SWIFT Breach – Are You Safe?
WIFT, known as a global networked-financial platform, is used by nearly 11k banks to transfer billions of dollars a day. SWIFT issued warnings to its users on the wake of several recent cyber incidents. The developments that lead to the Bangladesh Bank cyber-heist in particular had far reaching consequences in the industry.
Based on the attack trends we’ve observed for the last couple of months, SWIFT has now become the favoured platform for cyber criminals to commit online frauds.. Bangladesh Bank’s (BB) SWIFT payment system was breached in February 2016. It was reported that the attackers attempted to steal $951m out of which $81m was exfiltrated successfully (Ref: https://goo.gl/TNSdM5).
The BB Breach Breakdown
The technical details pertaining to the breach are yet to be made public. However, from the samples of the toolkit linked with the BB heist and also based on already published data and inferences , it is possible that the attack unfolded in the below manner:
1. The attackers gain access to systems that are linked with SWIFT Alliance application server and install the malware. The malware escalated itself to install as a new Windows service.
2. The malware was designed to decrypt the configuration file (gpca.dat) and to search for terms specific to SWIFT messages / codes.
3. The malware further checks for ‘Login/Logout’ status of the Journal table (authentication table) every hour and sends the result to the attacker’s domain (126.96.36.199) using HTTP.
4. The .prc and .fal files which contain SWIFT Financial Application (FIN) messages have been parsed and scanned by the malware for attacker defined terms. On match, the transfer references and sender addresses extracted to formulate a SQL statement to alter or delete those records.
5. Next, the malware tries to identify and exploit the hosts’ SWIFT applications in order to bypass the validity checks of database applications.
6. During the weekend, a series of SWIFT messages had been transmitted to some other banks for initiating the transfer funds.
7. All confirmation messages from the SWIFT network were monitored by the malware.
8. The SWIFT messages sent to the printer were altered or blocked in real-time.
These pieces of custom toolkits were devised with the primary objective of covering the attackers’ tracks. The higher configurability and ability to tune it based on requirements will keep these toolkits open to use for similar attacks in the future.
Check for Similar Attacks in your Network
It is not difficult to imagine that similar attempts will be made to exfiltrate money from the other 11,000 financial institutes that are participating in the SWIFT network. Hence, more agile monitoring of SWIFT Servers, applications and linked systems are needed. The below table helps you look for similar threats in your network via your Security Operations Centre or SOC.

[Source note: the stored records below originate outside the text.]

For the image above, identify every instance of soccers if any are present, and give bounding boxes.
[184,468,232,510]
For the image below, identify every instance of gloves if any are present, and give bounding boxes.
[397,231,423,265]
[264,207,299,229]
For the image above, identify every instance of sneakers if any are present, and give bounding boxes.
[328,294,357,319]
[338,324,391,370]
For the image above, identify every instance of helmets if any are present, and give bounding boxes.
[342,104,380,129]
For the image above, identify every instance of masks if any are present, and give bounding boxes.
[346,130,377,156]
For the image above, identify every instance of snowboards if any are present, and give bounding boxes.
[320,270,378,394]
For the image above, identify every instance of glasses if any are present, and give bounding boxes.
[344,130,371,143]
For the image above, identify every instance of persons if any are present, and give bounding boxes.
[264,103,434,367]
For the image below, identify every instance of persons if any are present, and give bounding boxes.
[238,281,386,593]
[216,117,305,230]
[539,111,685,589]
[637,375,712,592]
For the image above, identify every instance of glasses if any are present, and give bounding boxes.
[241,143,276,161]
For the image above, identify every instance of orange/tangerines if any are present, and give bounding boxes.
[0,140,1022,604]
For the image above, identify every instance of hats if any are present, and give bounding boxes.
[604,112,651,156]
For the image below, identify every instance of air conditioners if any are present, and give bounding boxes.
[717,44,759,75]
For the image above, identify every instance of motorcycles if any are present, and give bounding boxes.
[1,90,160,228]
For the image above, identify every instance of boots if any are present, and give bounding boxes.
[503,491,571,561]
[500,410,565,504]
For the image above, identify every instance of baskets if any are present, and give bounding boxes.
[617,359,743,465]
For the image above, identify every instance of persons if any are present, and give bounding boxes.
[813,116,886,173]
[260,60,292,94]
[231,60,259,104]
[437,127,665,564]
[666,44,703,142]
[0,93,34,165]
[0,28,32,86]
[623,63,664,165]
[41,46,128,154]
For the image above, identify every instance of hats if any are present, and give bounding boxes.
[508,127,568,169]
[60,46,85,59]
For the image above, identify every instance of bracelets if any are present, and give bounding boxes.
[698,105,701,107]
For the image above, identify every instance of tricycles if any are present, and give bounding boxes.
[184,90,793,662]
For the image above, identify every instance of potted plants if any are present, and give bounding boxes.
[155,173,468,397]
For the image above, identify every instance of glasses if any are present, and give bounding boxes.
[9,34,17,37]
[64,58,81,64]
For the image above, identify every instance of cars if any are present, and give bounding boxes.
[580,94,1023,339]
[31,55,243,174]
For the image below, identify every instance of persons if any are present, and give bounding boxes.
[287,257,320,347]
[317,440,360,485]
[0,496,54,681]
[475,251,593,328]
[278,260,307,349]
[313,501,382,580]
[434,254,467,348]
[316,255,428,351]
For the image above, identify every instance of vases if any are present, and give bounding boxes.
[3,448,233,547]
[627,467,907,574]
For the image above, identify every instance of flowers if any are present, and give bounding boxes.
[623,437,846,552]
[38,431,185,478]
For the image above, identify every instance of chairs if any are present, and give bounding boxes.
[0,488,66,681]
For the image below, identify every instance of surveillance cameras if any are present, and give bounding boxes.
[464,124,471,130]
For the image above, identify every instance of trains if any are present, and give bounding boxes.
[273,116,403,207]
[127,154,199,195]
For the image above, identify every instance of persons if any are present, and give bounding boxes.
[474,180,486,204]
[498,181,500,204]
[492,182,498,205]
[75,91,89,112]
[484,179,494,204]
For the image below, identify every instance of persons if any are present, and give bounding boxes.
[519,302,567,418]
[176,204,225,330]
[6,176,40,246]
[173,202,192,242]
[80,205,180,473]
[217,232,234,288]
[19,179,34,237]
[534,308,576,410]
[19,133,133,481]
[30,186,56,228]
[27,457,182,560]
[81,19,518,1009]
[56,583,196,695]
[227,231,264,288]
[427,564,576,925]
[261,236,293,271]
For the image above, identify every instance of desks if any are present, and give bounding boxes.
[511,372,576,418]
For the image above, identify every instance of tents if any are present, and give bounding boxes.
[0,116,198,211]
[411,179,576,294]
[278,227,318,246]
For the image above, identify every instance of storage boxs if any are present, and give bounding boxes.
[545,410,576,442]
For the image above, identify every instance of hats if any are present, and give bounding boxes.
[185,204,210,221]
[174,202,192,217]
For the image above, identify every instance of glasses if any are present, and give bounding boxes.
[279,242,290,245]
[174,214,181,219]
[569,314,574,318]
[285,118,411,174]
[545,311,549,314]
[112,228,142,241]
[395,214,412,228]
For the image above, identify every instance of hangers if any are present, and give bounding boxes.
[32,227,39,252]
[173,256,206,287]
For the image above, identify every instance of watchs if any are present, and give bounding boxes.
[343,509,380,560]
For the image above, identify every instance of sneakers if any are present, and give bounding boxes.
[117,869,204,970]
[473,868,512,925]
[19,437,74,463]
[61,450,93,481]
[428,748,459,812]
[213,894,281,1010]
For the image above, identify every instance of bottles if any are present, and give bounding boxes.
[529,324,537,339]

It is true that security controls of SWIFT have never been compromised. However, successful manipulation of Bangladesh Bank’s infrastructure holds significant learning for all of us, and highlights the importance of having effective, round the clock monitoring, which could minimise the impact of such breaches. Additionally, having a tamper-proof, centralised event logging facility, and the ability to highlight if logs are missing could be a part of an effective security posture.
It is evident that cyber criminals are using sophisticated attack techniques. Businesses and network owners, however, are not keeping up with this pace. To prevent a reoccurrence of the SWIFT breach, businesses should adhere to a defence-in-depth model, deploy hardware-based authentication techniques (extra measure), and implement 24/7 security monitoring.